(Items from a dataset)
______________________________

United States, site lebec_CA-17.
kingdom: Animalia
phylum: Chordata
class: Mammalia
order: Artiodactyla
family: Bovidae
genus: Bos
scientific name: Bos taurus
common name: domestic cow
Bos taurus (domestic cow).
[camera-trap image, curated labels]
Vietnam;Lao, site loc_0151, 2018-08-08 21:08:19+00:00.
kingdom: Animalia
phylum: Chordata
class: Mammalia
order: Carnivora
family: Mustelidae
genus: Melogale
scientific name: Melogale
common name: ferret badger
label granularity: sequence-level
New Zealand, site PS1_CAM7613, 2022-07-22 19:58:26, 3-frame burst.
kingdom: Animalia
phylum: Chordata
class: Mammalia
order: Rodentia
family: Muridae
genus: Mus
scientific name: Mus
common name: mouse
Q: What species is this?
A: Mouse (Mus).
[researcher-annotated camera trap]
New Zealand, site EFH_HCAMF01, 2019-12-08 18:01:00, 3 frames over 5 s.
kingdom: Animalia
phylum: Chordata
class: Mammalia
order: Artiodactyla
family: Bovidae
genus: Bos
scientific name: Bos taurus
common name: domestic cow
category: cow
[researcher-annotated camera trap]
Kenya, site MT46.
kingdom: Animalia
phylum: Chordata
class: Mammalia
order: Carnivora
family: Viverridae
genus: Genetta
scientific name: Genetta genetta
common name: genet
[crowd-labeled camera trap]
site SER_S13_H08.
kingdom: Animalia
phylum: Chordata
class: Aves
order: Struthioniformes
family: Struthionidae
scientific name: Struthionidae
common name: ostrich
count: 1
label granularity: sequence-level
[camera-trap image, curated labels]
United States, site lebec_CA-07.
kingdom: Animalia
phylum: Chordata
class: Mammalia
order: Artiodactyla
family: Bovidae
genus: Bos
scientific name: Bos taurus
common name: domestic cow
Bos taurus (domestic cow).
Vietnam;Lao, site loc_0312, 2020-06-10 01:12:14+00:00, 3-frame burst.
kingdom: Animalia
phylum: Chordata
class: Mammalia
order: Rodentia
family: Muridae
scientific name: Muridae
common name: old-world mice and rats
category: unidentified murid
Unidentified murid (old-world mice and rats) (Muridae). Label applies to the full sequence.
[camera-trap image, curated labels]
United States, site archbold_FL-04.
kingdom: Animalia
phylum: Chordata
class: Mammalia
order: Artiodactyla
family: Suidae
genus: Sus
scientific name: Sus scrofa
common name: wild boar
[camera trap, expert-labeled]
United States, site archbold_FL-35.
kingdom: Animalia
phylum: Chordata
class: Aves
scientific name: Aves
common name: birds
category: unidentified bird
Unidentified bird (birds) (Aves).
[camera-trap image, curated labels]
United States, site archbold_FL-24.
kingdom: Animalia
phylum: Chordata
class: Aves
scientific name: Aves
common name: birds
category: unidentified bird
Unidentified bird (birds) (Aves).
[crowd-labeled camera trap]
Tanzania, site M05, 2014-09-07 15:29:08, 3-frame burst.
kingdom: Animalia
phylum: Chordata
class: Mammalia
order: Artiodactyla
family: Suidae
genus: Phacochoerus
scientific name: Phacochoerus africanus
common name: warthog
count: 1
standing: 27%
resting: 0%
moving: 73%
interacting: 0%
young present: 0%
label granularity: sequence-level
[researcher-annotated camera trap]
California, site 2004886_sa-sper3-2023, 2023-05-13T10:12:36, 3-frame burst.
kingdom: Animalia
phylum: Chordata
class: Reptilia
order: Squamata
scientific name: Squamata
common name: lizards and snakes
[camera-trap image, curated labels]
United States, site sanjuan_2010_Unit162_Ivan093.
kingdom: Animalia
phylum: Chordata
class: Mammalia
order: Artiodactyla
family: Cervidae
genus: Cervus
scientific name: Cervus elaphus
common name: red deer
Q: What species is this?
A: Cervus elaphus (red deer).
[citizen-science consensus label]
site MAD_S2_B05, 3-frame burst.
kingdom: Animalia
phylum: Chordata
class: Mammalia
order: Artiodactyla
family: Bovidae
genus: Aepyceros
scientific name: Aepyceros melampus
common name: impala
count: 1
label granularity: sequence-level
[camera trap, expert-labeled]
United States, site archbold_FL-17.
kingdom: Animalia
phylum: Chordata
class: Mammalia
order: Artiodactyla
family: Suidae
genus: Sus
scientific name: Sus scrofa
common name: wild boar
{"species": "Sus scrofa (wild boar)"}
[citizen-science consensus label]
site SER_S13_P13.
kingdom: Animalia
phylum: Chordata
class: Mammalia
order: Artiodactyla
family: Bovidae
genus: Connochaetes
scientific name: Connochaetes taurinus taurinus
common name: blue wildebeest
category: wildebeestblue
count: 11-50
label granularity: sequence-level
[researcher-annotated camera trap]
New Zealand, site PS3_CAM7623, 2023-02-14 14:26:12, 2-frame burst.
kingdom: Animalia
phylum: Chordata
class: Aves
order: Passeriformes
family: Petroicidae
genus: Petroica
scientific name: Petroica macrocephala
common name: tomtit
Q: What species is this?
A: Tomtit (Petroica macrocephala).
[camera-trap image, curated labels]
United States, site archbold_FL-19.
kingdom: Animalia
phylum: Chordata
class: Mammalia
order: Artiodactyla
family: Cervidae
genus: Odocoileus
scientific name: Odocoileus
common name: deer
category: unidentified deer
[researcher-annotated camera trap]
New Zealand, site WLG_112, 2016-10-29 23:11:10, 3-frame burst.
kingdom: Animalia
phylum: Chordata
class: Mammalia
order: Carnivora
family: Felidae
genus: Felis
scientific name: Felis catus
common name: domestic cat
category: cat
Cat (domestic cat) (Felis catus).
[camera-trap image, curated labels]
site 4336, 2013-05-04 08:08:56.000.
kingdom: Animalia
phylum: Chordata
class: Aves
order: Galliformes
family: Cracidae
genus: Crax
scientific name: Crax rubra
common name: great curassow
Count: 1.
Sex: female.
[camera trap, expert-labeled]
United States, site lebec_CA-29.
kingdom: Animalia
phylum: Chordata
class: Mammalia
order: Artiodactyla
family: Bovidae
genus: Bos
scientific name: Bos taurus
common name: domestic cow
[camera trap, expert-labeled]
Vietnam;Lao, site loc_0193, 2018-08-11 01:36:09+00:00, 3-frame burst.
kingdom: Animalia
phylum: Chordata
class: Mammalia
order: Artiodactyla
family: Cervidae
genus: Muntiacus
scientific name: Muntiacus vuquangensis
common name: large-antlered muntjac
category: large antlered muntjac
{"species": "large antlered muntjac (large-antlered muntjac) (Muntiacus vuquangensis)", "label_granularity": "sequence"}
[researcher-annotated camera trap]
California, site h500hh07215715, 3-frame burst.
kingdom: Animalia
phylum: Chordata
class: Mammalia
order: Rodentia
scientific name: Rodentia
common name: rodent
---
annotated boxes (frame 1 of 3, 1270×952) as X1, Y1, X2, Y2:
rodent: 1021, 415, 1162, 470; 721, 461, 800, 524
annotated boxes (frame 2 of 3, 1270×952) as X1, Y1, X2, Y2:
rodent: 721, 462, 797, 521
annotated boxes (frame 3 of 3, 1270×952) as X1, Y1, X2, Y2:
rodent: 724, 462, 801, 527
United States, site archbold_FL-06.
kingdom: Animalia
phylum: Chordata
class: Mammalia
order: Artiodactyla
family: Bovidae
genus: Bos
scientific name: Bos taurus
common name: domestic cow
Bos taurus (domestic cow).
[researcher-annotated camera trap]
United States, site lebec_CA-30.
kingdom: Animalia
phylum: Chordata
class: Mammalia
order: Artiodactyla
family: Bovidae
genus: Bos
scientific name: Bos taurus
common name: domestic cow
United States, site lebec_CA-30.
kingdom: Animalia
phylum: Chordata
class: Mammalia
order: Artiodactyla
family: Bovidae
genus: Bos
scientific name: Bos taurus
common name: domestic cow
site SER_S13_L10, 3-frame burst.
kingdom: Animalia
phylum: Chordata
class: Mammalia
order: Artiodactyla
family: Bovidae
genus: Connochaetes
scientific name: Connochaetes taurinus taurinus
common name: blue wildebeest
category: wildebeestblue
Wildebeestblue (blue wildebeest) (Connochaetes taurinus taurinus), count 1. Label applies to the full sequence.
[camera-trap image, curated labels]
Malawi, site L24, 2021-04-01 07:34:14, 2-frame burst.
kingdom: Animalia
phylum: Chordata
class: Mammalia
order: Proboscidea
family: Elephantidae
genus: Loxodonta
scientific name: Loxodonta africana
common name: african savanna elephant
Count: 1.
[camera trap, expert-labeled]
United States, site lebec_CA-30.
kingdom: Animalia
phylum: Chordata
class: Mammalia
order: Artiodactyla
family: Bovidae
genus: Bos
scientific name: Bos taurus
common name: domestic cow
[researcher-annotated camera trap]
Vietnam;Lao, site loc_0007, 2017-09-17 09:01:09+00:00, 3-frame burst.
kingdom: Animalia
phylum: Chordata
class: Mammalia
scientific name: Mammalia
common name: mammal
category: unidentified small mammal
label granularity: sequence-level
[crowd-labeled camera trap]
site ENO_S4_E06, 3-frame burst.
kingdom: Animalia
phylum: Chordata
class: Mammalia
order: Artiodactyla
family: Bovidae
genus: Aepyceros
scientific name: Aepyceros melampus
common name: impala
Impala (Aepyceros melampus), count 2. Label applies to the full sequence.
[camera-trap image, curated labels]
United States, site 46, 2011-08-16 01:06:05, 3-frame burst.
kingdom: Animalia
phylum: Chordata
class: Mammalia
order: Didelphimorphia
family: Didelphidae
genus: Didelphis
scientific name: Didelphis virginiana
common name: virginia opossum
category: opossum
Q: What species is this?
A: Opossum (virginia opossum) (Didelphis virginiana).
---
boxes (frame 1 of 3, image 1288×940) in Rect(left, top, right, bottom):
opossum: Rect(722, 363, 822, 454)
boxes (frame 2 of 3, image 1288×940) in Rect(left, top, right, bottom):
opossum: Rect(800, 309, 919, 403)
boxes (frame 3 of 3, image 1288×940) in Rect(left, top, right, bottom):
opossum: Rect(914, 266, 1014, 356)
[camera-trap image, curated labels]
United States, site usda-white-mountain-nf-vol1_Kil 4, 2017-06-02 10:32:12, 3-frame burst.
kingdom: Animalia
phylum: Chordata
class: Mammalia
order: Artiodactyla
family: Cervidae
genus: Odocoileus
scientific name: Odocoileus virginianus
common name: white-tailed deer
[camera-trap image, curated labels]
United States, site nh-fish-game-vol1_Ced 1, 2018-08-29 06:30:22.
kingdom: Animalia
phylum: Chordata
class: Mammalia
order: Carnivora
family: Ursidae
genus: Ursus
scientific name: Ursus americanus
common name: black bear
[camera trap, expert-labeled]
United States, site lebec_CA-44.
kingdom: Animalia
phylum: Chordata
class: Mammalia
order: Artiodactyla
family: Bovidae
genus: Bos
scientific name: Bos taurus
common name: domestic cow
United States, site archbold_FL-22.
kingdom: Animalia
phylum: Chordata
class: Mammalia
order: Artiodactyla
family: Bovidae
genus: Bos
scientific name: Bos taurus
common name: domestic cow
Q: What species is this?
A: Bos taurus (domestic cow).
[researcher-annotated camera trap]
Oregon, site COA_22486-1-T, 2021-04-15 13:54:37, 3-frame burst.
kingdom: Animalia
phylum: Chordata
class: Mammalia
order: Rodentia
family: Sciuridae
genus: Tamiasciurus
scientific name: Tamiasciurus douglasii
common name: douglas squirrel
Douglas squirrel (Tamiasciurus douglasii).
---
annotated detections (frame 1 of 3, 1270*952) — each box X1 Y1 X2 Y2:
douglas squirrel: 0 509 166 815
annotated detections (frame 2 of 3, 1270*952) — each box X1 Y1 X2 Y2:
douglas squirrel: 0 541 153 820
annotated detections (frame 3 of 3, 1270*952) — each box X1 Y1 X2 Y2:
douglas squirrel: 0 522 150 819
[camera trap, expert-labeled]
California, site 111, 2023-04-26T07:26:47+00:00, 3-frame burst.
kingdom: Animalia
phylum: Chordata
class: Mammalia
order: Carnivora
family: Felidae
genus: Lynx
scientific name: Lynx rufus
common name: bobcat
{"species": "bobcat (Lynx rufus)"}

______________________________

■ **What to work on**
Using the records above, copy every line that has the word "white" in it.

■ **Exercise output**
United States, site usda-white-mountain-nf-vol1_Kil 4, 2017-06-02 10:32:12, 3-frame burst.
common name: white-tailed deer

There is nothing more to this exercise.